[Collected data]
***

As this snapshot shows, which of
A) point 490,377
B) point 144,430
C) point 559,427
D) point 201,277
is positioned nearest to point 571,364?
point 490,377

***

Exercise brief :: Duplicate every line of the records above verbatim, with no changes.

Task result ::
As this snapshot shows, which of
A) point 490,377
B) point 144,430
C) point 559,427
D) point 201,277
is positioned nearest to point 571,364?
point 490,377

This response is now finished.